Toni Widmer, 1955, Journalist (BT/AZ) im Unruhestand, von, zu und in Sarmenstorf, leidenschaftlicher Camper und Vespa-Fahrer, seit 40 Jahren verheiratet mit Cornelia, zweifacher Vater, Grossvater von drei Mädels, sorgt ab und zu auch mit seinem Saxofon für Lärm.
Deutsche Sprache im Wandel
«Oh, guck das Flugi vom Resti. Gehen wir am Nami da fooden, ich hab Lust auf Pommes.» – Und als ich auf diese Ansage meiner Praktikantin nicht in ihrem Sinne reagierte, setzte sie noch einen drauf: «Oder was meinsch, gömmer Migros? Scho lang gsi nümm.» – Die Praktikantinnen und Praktikanten, die ich in meiner Zeit als Ressortleiter bei der Aargauer Zeitung in den Journalismus einführen durfte, wussten, dass der «Chef» allergisch auf eine verluderte Umgangssprache reagierte. Deshalb machten sie sich ab und zu einen Spass daraus, mich ein bisschen zu ärgern.
Doch in der Regel hielten sie sich daran. In unserem Büro wurde ein Flugblatt Flugblatt genannt, Pommes frites hiessen Pommes frites, Nachmittag Nachmittag und Restaurant Restaurant. «Ihr wollt von mir – unter anderem – lernen, wie man gute Artikel in einer gepflegten Sprache schreibt, also bemüht Euch auch um eine gepflegte Umgangssprache», war mein Leitsatz, den ich konsequent verfolgte.
So ganz einfach war es allerdings nicht: «Lies mal», schwenkten meine Auszubildenden jeweils die aktuelle Zeitung und zeigten triumphierend auf einen von bestandenen Journalistinnen oder Journalisten verfassten Artikel, in dem mal wieder von Kids oder Kiddies die Rede war oder die andere Redewendungen enthielten, welche ich gemeinhin als Sprachverbrechen bezeichnete.

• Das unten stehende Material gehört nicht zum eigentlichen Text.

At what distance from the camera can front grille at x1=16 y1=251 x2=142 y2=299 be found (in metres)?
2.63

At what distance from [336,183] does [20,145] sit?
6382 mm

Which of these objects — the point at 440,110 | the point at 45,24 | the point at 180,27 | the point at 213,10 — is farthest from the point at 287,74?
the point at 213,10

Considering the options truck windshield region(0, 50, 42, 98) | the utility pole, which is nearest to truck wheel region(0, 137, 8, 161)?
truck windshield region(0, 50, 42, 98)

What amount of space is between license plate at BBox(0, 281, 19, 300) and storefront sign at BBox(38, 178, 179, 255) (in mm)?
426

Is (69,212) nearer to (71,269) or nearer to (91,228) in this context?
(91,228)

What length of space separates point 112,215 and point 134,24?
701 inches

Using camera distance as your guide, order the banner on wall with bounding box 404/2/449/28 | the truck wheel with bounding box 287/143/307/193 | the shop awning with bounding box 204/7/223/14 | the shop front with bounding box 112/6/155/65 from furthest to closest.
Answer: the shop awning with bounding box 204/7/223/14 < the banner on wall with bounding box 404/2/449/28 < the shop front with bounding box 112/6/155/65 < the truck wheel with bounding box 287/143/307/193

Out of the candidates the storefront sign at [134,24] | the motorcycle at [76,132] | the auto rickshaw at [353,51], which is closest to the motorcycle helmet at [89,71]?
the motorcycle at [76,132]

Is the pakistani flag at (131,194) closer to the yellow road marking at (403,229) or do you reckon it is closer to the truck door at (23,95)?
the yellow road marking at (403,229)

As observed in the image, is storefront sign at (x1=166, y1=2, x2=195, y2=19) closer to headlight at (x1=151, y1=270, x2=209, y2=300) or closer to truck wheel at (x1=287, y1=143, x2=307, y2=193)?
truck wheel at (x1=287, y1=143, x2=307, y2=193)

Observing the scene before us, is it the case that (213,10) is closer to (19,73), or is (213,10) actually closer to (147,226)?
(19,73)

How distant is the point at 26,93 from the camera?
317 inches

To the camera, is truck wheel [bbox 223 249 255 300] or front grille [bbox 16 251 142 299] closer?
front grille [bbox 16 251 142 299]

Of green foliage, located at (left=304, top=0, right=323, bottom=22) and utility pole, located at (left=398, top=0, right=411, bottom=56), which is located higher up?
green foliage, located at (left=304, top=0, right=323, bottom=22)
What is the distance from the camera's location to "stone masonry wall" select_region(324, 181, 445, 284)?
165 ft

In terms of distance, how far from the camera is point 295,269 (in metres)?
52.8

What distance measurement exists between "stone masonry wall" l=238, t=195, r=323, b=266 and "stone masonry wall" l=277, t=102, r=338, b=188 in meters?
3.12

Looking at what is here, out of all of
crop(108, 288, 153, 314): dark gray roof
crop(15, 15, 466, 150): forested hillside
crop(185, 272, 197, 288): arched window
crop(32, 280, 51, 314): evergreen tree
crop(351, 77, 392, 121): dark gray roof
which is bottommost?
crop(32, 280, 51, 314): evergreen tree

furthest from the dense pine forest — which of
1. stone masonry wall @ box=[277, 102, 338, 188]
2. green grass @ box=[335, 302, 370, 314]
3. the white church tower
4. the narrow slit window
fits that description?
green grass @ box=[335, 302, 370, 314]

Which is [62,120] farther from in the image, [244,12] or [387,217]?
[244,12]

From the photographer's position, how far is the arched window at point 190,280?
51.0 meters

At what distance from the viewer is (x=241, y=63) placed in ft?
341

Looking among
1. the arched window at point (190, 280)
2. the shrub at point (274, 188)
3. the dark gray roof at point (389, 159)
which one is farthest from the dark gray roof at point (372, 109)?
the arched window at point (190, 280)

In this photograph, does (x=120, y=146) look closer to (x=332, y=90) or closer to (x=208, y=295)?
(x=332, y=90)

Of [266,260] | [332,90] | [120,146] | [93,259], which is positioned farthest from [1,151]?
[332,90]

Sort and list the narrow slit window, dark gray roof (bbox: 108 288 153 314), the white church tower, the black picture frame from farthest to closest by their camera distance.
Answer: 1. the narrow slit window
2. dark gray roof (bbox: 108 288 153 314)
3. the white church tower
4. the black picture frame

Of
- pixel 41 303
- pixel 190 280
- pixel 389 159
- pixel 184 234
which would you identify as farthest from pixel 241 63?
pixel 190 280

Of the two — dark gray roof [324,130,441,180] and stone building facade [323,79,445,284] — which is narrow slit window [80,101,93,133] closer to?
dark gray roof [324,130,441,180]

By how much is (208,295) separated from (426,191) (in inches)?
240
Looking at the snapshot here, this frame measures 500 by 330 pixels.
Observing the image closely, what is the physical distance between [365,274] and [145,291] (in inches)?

Je älter ich wurde, umso weniger habe ich mich über solche Sachen geärgert. Heute ist es offenbar normal, dass auf den «Brexit» der «Dexit», der «Nexit» oder der «Frexit» folgt – was immer das auch heissen mag. Und ich habe mich damit abgefunden, dass auch gebildete Leute von einer Idee «überzogen» sind, obwohl man allenfalls eine Uhr oder seine Redezeit überziehen kann, aber nicht seine Überzeugung.
Spannend finde ich den – sanft ausgedrückt – stetigen Wandel der deutschen Sprache nach wie vor. Ich habe nicht nur miterlebt, wie Kolleginnen und Kollegen von mir plötzlich «überzogen» statt «überzeugt» waren, sondern auch, wie sie von einem auf den anderen Tag nicht mehr von «übercho» redeten, sondern «becho» sagten, wie unsere Fernsehund Radiomoderatorinnen, die in Sprachgebieten aufgewachsen waren, wo man/frau so redet.
Der Sprachwandel, stelle ich fest, hat offenbar viel mit Anpassung zu tun. Vielleicht sage ich nur darum noch überzeugt Restaurant, Flugblatt, Nachmittag und «übercho» weil ich noch nie zu den Angepassten gehört habe.